The material must be copied out exactly, line for line.

○ ○ ○ ○

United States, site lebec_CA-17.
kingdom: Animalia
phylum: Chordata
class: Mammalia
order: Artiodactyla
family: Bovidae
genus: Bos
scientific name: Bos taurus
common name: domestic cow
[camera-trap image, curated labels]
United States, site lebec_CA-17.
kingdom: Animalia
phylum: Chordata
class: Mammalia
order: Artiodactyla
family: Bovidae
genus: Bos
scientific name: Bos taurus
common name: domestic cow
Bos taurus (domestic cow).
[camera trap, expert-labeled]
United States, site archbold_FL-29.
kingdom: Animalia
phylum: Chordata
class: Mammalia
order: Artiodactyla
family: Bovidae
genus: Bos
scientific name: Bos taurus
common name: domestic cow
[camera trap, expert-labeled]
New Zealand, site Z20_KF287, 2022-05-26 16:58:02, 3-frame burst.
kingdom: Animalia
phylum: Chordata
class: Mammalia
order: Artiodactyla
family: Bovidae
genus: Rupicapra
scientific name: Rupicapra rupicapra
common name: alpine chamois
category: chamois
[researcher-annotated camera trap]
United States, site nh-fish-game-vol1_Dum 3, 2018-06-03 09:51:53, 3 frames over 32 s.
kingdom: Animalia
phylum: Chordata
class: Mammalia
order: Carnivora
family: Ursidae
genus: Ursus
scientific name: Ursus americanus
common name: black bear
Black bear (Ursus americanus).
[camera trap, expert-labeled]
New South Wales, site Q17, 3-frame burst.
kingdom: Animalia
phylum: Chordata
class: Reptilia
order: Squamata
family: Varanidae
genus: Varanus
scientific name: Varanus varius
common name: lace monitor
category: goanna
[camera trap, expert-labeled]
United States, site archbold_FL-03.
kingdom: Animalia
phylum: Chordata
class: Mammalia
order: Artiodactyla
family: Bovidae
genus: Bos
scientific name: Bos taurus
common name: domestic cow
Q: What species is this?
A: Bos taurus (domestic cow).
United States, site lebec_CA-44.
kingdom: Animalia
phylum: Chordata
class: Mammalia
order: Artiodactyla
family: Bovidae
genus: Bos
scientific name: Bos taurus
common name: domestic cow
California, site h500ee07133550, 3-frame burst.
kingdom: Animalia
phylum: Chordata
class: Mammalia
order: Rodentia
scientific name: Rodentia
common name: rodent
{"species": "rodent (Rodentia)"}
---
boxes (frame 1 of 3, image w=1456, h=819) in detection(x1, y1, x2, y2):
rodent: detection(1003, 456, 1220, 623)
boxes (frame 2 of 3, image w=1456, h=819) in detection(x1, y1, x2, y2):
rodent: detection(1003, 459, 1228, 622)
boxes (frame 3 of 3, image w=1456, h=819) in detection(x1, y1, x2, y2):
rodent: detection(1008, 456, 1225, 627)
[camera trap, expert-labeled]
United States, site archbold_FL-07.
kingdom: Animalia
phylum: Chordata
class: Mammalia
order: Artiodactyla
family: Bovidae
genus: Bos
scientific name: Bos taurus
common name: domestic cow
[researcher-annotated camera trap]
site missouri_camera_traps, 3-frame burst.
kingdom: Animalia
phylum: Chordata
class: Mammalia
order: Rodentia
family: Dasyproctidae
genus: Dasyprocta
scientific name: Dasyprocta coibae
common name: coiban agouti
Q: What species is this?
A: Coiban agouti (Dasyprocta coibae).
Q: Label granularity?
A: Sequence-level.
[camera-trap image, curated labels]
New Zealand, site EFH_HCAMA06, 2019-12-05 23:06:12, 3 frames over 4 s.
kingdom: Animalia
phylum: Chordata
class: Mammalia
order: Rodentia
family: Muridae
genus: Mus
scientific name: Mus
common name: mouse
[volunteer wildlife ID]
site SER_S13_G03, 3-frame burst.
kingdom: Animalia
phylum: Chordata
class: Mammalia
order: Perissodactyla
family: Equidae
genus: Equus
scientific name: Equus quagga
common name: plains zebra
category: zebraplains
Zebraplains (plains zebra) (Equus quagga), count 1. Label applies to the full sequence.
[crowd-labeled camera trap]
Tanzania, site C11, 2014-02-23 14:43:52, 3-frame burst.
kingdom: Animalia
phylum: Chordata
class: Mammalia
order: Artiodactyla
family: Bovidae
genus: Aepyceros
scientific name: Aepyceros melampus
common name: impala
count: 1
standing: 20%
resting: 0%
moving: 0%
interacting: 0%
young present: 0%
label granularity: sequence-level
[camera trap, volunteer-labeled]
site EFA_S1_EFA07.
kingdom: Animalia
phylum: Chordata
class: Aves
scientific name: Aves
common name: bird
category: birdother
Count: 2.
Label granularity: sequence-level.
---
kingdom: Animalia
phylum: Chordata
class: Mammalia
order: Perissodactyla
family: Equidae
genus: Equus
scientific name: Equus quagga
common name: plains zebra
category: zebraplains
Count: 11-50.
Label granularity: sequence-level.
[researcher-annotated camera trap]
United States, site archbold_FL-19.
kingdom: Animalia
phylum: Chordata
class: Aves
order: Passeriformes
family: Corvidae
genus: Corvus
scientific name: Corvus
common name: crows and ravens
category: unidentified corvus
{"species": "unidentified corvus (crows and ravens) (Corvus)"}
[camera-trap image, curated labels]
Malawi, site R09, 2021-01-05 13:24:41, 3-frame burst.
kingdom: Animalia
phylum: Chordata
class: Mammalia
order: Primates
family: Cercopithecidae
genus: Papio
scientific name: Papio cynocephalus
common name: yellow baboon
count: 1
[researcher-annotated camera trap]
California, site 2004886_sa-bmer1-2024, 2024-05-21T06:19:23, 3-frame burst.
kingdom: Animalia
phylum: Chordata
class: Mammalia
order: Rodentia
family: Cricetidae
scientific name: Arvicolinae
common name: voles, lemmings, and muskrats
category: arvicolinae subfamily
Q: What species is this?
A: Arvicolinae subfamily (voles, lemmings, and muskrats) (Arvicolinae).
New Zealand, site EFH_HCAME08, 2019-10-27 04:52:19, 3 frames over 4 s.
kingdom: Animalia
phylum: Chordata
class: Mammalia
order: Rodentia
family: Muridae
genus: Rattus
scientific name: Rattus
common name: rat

○ ○ ○ ○

▶ [Exercise solution]:
United States, site lebec_CA-17.
kingdom: Animalia
phylum: Chordata
class: Mammalia
order: Artiodactyla
family: Bovidae
genus: Bos
scientific name: Bos taurus
common name: domestic cow
[camera-trap image, curated labels]
United States, site lebec_CA-17.
kingdom: Animalia
phylum: Chordata
class: Mammalia
order: Artiodactyla
family: Bovidae
genus: Bos
scientific name: Bos taurus
common name: domestic cow
Bos taurus (domestic cow).
[camera trap, expert-labeled]
United States, site archbold_FL-29.
kingdom: Animalia
phylum: Chordata
class: Mammalia
order: Artiodactyla
family: Bovidae
genus: Bos
scientific name: Bos taurus
common name: domestic cow
[camera trap, expert-labeled]
New Zealand, site Z20_KF287, 2022-05-26 16:58:02, 3-frame burst.
kingdom: Animalia
phylum: Chordata
class: Mammalia
order: Artiodactyla
family: Bovidae
genus: Rupicapra
scientific name: Rupicapra rupicapra
common name: alpine chamois
category: chamois
[researcher-annotated camera trap]
United States, site nh-fish-game-vol1_Dum 3, 2018-06-03 09:51:53, 3 frames over 32 s.
kingdom: Animalia
phylum: Chordata
class: Mammalia
order: Carnivora
family: Ursidae
genus: Ursus
scientific name: Ursus americanus
common name: black bear
Black bear (Ursus americanus).
[camera trap, expert-labeled]
New South Wales, site Q17, 3-frame burst.
kingdom: Animalia
phylum: Chordata
class: Reptilia
order: Squamata
family: Varanidae
genus: Varanus
scientific name: Varanus varius
common name: lace monitor
category: goanna
[camera trap, expert-labeled]
United States, site archbold_FL-03.
kingdom: Animalia
phylum: Chordata
class: Mammalia
order: Artiodactyla
family: Bovidae
genus: Bos
scientific name: Bos taurus
common name: domestic cow
Q: What species is this?
A: Bos taurus (domestic cow).
United States, site lebec_CA-44.
kingdom: Animalia
phylum: Chordata
class: Mammalia
order: Artiodactyla
family: Bovidae
genus: Bos
scientific name: Bos taurus
common name: domestic cow
California, site h500ee07133550, 3-frame burst.
kingdom: Animalia
phylum: Chordata
class: Mammalia
order: Rodentia
scientific name: Rodentia
common name: rodent
{"species": "rodent (Rodentia)"}
---
boxes (frame 1 of 3, image w=1456, h=819) in detection(x1, y1, x2, y2):
rodent: detection(1003, 456, 1220, 623)
boxes (frame 2 of 3, image w=1456, h=819) in detection(x1, y1, x2, y2):
rodent: detection(1003, 459, 1228, 622)
boxes (frame 3 of 3, image w=1456, h=819) in detection(x1, y1, x2, y2):
rodent: detection(1008, 456, 1225, 627)
[camera trap, expert-labeled]
United States, site archbold_FL-07.
kingdom: Animalia
phylum: Chordata
class: Mammalia
order: Artiodactyla
family: Bovidae
genus: Bos
scientific name: Bos taurus
common name: domestic cow
[researcher-annotated camera trap]
site missouri_camera_traps, 3-frame burst.
kingdom: Animalia
phylum: Chordata
class: Mammalia
order: Rodentia
family: Dasyproctidae
genus: Dasyprocta
scientific name: Dasyprocta coibae
common name: coiban agouti
Q: What species is this?
A: Coiban agouti (Dasyprocta coibae).
Q: Label granularity?
A: Sequence-level.
[camera-trap image, curated labels]
New Zealand, site EFH_HCAMA06, 2019-12-05 23:06:12, 3 frames over 4 s.
kingdom: Animalia
phylum: Chordata
class: Mammalia
order: Rodentia
family: Muridae
genus: Mus
scientific name: Mus
common name: mouse
[volunteer wildlife ID]
site SER_S13_G03, 3-frame burst.
kingdom: Animalia
phylum: Chordata
class: Mammalia
order: Perissodactyla
family: Equidae
genus: Equus
scientific name: Equus quagga
common name: plains zebra
category: zebraplains
Zebraplains (plains zebra) (Equus quagga), count 1. Label applies to the full sequence.
[crowd-labeled camera trap]
Tanzania, site C11, 2014-02-23 14:43:52, 3-frame burst.
kingdom: Animalia
phylum: Chordata
class: Mammalia
order: Artiodactyla
family: Bovidae
genus: Aepyceros
scientific name: Aepyceros melampus
common name: impala
count: 1
standing: 20%
resting: 0%
moving: 0%
interacting: 0%
young present: 0%
label granularity: sequence-level
[camera trap, volunteer-labeled]
site EFA_S1_EFA07.
kingdom: Animalia
phylum: Chordata
class: Aves
scientific name: Aves
common name: bird
category: birdother
Count: 2.
Label granularity: sequence-level.
---
kingdom: Animalia
phylum: Chordata
class: Mammalia
order: Perissodactyla
family: Equidae
genus: Equus
scientific name: Equus quagga
common name: plains zebra
category: zebraplains
Count: 11-50.
Label granularity: sequence-level.
[researcher-annotated camera trap]
United States, site archbold_FL-19.
kingdom: Animalia
phylum: Chordata
class: Aves
order: Passeriformes
family: Corvidae
genus: Corvus
scientific name: Corvus
common name: crows and ravens
category: unidentified corvus
{"species": "unidentified corvus (crows and ravens) (Corvus)"}
[camera-trap image, curated labels]
Malawi, site R09, 2021-01-05 13:24:41, 3-frame burst.
kingdom: Animalia
phylum: Chordata
class: Mammalia
order: Primates
family: Cercopithecidae
genus: Papio
scientific name: Papio cynocephalus
common name: yellow baboon
count: 1
[researcher-annotated camera trap]
California, site 2004886_sa-bmer1-2024, 2024-05-21T06:19:23, 3-frame burst.
kingdom: Animalia
phylum: Chordata
class: Mammalia
order: Rodentia
family: Cricetidae
scientific name: Arvicolinae
common name: voles, lemmings, and muskrats
category: arvicolinae subfamily
Q: What species is this?
A: Arvicolinae subfamily (voles, lemmings, and muskrats) (Arvicolinae).
New Zealand, site EFH_HCAME08, 2019-10-27 04:52:19, 3 frames over 4 s.
kingdom: Animalia
phylum: Chordata
class: Mammalia
order: Rodentia
family: Muridae
genus: Rattus
scientific name: Rattus
common name: rat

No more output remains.